> [TASK INSTRUCTIONS]
a) From the question time transcript, list each thing Ms Steggall says voters will be bombarded with ahead of the federal election.
b) Carry on the question time transcript from the point where it stops.

22 November 2021
Ms STEGGALL: To the Prime Minister: in Australia, trust in government and politicians is at an all-time low. With a federal election now looming, voters will yet again be bombarded with fake news, misleading claims and outright lies. Will you prohibit misleading and deceptive political advertising by supporting the Commonwealth Electoral Amendment (Stop the Lies) Bill before the next election?
Mr MORRISON (Cook—Prime Minister) (14:14): I'll ask the Special Minister of State to add further to my answer, but I note the member's preamble to the question about the misleading and deceptive information that comes
forward in campaigns. I think she's just given us a preview of the Labor Party's campaign at the next election, because they have form. They have form. We remember the 'Mediscare' misrepresentations and untruths. We remember the calls to pensioners in the night, seeking to frighten people in the middle of the election campaign. We remember all of that, and we know they're doing it again. They're out there trying to frighten pensioners on a daily basis. They're trying to operate underneath the radar. It's very sneaky from Labor. That's what we get used to, and we know that, when the Leader of the Opposition can't make the points himself, he gets premiers to make them for him. That's what he does. We can get used to that.

> [MATERIAL PROVIDED]

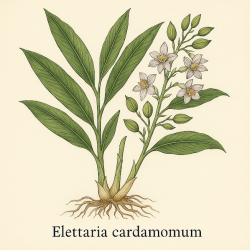 Кардамон настоящий - Elettaria Cardamomum 
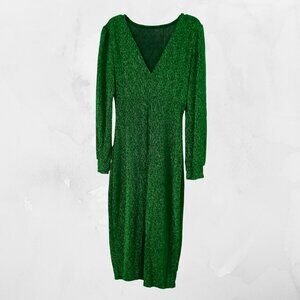 Beautiful Hunter Green Dress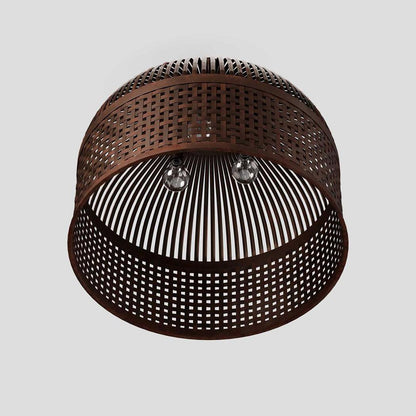 Esch Ceiling Pendant Extra Large Rust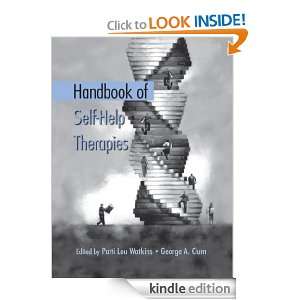 Handbook of Self Help Therapies Patti Lou Watkins, George A. Clum 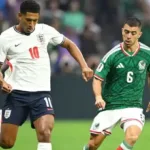 En un partidazo, Inglaterra superó a México y avanzó a 4tos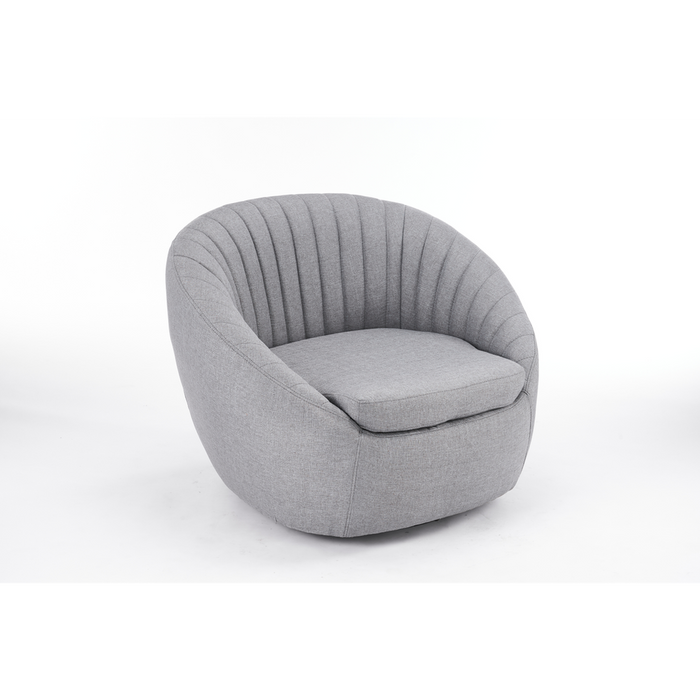 Premium 86CM Grey Velvet Arm Chair - Stylish & Durable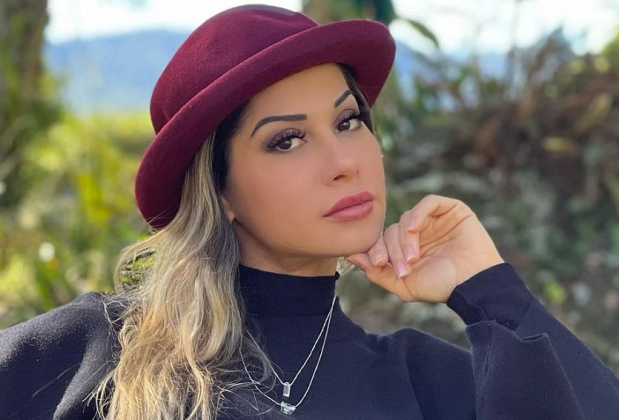 Maira Cardi usou as redes sociais para sair em defesa de Virginia Fonseca, após ela postar uma foto de biquini e ser criticada pelos internautas pela aparência de sua barriga devido a procedimentos estéticos. (Foto: Instagram)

> [RESPONSES TO THE EXERCISE]
a) fake news, misleading claims, outright lies

b)
Ms Steggall: A point of order on relevance: I didn't ask about alternative policies. I asked whether he would support prohibiting misleading and deceptive advertising.
The SPEAKER: That's right. The question had a preamble with a number of statements about fake news and misleading claims. As I've said, preambles can be responded to. If you wanted a specific answer to whether the government would support a bill, it would've been better to simply ask that and nothing else. I'm listening to the Prime Minister. I am going to say that he's been able to compare and contrast because of it, but the question was not about the Australian Labor Party.
Mr MORRISON: I'm very happy for the Special Minister of State to add further to that answer. But the preview that the member has offered in her question, of misrepresentations and deceit, is, of course, a risk. And it comes from the Labor Party, who'd do it in every single election.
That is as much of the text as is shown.